Casual dining concept franchise offers low fees, simple operation and strong ROI.

With the casual dining industry increasingly competitive, costly and complicated, Shannon R. Foust and his partners at Rooster’s say they have a simpler, lower cost solution — and they are starting to franchise it nationwide.

Foust, former president and CEO of Damon’s Grill until it was sold earlier this year, has been named president of Rooster’s Franchising, LLC, the new franchising arm of Rooster’s, Inc. Rooster’s, founded in Dayton, Ohio in 1989, currently operates 11 self-described “fun, casual joints” in Dayton and Columbus.

The full-service restaurant offers fresh chicken wings, salads, sandwiches, pizza and burgers, and has a full bar. “I have been impressed by Rooster’s for years, and I frequently ate at one near the Damon’s home office,” Foust said. “It’s a simple, low cost, value- oriented concept that is focused on profitability, and we believe it has unlimited potential.”
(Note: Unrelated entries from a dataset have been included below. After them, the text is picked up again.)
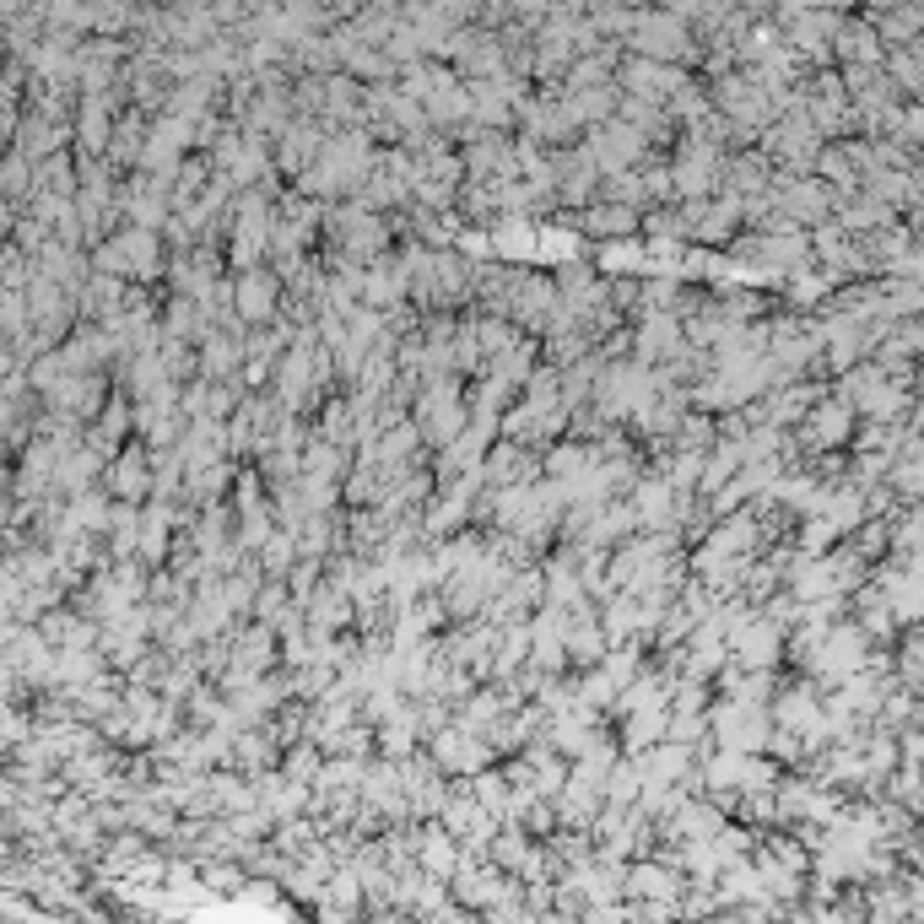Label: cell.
I'll return each mask as SVG.
<instances>
[{
	"instance_id": "obj_3",
	"label": "cell",
	"mask_w": 924,
	"mask_h": 924,
	"mask_svg": "<svg viewBox=\"0 0 924 924\" xmlns=\"http://www.w3.org/2000/svg\"><path fill=\"white\" fill-rule=\"evenodd\" d=\"M141 487H146V465H141V454H136V460L125 454V460L114 465V492H125V498H141Z\"/></svg>"
},
{
	"instance_id": "obj_1",
	"label": "cell",
	"mask_w": 924,
	"mask_h": 924,
	"mask_svg": "<svg viewBox=\"0 0 924 924\" xmlns=\"http://www.w3.org/2000/svg\"><path fill=\"white\" fill-rule=\"evenodd\" d=\"M238 298H244V314L249 319H271V303H276V287H271V276H244L238 281Z\"/></svg>"
},
{
	"instance_id": "obj_2",
	"label": "cell",
	"mask_w": 924,
	"mask_h": 924,
	"mask_svg": "<svg viewBox=\"0 0 924 924\" xmlns=\"http://www.w3.org/2000/svg\"><path fill=\"white\" fill-rule=\"evenodd\" d=\"M417 849H422V865L427 870H438V876H449V870H454V843H449V833H438V827H433V833H422Z\"/></svg>"
}]
</instances>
In creating its franchising plan, Rooster’s reduced the costs that drive up the price of developing and operating casual restaurants and cut into franchisees‘ profits. Rooster’s development fee of $10,000, franchise fee of $15,000 and 3.25 percent royalty fee are well below those of most other chains. Rooster’s has no national advertising fee, instead utilizing local restaurant marketing.
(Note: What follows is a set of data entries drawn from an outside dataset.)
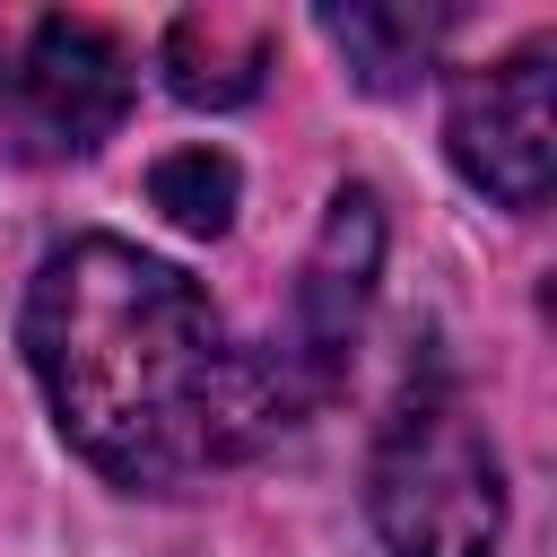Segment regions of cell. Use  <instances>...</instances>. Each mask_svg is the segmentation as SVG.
<instances>
[{
	"mask_svg": "<svg viewBox=\"0 0 557 557\" xmlns=\"http://www.w3.org/2000/svg\"><path fill=\"white\" fill-rule=\"evenodd\" d=\"M26 366L52 426L113 487L183 496L287 426L270 366L235 348L209 287L122 235H70L26 278Z\"/></svg>",
	"mask_w": 557,
	"mask_h": 557,
	"instance_id": "cell-1",
	"label": "cell"
},
{
	"mask_svg": "<svg viewBox=\"0 0 557 557\" xmlns=\"http://www.w3.org/2000/svg\"><path fill=\"white\" fill-rule=\"evenodd\" d=\"M366 505H374V531L392 557H496L505 461L444 366L409 374V392L392 400V418L374 435Z\"/></svg>",
	"mask_w": 557,
	"mask_h": 557,
	"instance_id": "cell-2",
	"label": "cell"
},
{
	"mask_svg": "<svg viewBox=\"0 0 557 557\" xmlns=\"http://www.w3.org/2000/svg\"><path fill=\"white\" fill-rule=\"evenodd\" d=\"M131 113V52L113 26L96 17H35L9 44V78H0V139L26 165H61L87 157L122 131Z\"/></svg>",
	"mask_w": 557,
	"mask_h": 557,
	"instance_id": "cell-3",
	"label": "cell"
},
{
	"mask_svg": "<svg viewBox=\"0 0 557 557\" xmlns=\"http://www.w3.org/2000/svg\"><path fill=\"white\" fill-rule=\"evenodd\" d=\"M374 270H383V200L366 183H339L331 209H322V235L305 252V278L287 296V331L270 339V392L278 409H313L348 357H357V331H366V305H374Z\"/></svg>",
	"mask_w": 557,
	"mask_h": 557,
	"instance_id": "cell-4",
	"label": "cell"
},
{
	"mask_svg": "<svg viewBox=\"0 0 557 557\" xmlns=\"http://www.w3.org/2000/svg\"><path fill=\"white\" fill-rule=\"evenodd\" d=\"M548 35H531L522 52L505 61H479V70H453V96H444V148L461 165L470 191H487L496 209H540L548 200V174H557V96H548Z\"/></svg>",
	"mask_w": 557,
	"mask_h": 557,
	"instance_id": "cell-5",
	"label": "cell"
},
{
	"mask_svg": "<svg viewBox=\"0 0 557 557\" xmlns=\"http://www.w3.org/2000/svg\"><path fill=\"white\" fill-rule=\"evenodd\" d=\"M322 35L339 44V61H348V78L366 96H400V87H418L435 70V52L453 35V9L444 0H426V9H409V0H357V9H322Z\"/></svg>",
	"mask_w": 557,
	"mask_h": 557,
	"instance_id": "cell-6",
	"label": "cell"
},
{
	"mask_svg": "<svg viewBox=\"0 0 557 557\" xmlns=\"http://www.w3.org/2000/svg\"><path fill=\"white\" fill-rule=\"evenodd\" d=\"M157 61H165V87H174L183 104L226 113V104L261 96L270 26H261V17H235V9H191V17L165 26V52H157Z\"/></svg>",
	"mask_w": 557,
	"mask_h": 557,
	"instance_id": "cell-7",
	"label": "cell"
},
{
	"mask_svg": "<svg viewBox=\"0 0 557 557\" xmlns=\"http://www.w3.org/2000/svg\"><path fill=\"white\" fill-rule=\"evenodd\" d=\"M148 200H157L183 235H226V218H235V200H244V174H235L226 148H174V157L148 165Z\"/></svg>",
	"mask_w": 557,
	"mask_h": 557,
	"instance_id": "cell-8",
	"label": "cell"
},
{
	"mask_svg": "<svg viewBox=\"0 0 557 557\" xmlns=\"http://www.w3.org/2000/svg\"><path fill=\"white\" fill-rule=\"evenodd\" d=\"M0 78H9V35H0ZM0 157H9V139H0Z\"/></svg>",
	"mask_w": 557,
	"mask_h": 557,
	"instance_id": "cell-9",
	"label": "cell"
}]
</instances>
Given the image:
The chain‘s goal is for franchisees to achieve in excess of a two-to-one sales-to-investment ratio.
“Our approach is to find experienced operators and provide them with enough support to be successful, but let them do what they do best – market and operate great local restaurants,” said Dan Ponton, president of Rooster’s, Inc.

“Shannon’s many industry contacts and his years of experience as a franchisee, as well as a chain executive, give him a unique perspective on what franchisees want and need today to succeed.”
To keep costs down, franchisees will be required to convert existing restaurants to the Rooster’s concept, rather than build new locations.

In a move to keep corporate overhead low, no headquarters office is planned. Foust and other support personnel will work from home-based offices. “With the advances in telecommunications, there’s less need for a traditional corporate office, which is a big expense ultimately paid for by franchisees,” Foust said.

Foust noted that Rooster’s is already seeing interest from potential franchisees in several Midwest markets. The first franchising commitment is expected within 60 days. Rooster’s also is looking to add company restaurants in the central Ohio market and is looking at several sites.

How many Rooster’s restaurants do Foust and Ponton envision? “There is no magic number or timeline to hit,” Foust said. “Our goal is to bring in high quality business partners who fit with our brand and culture. If we do that, the growth and numbers will take care of themselves.”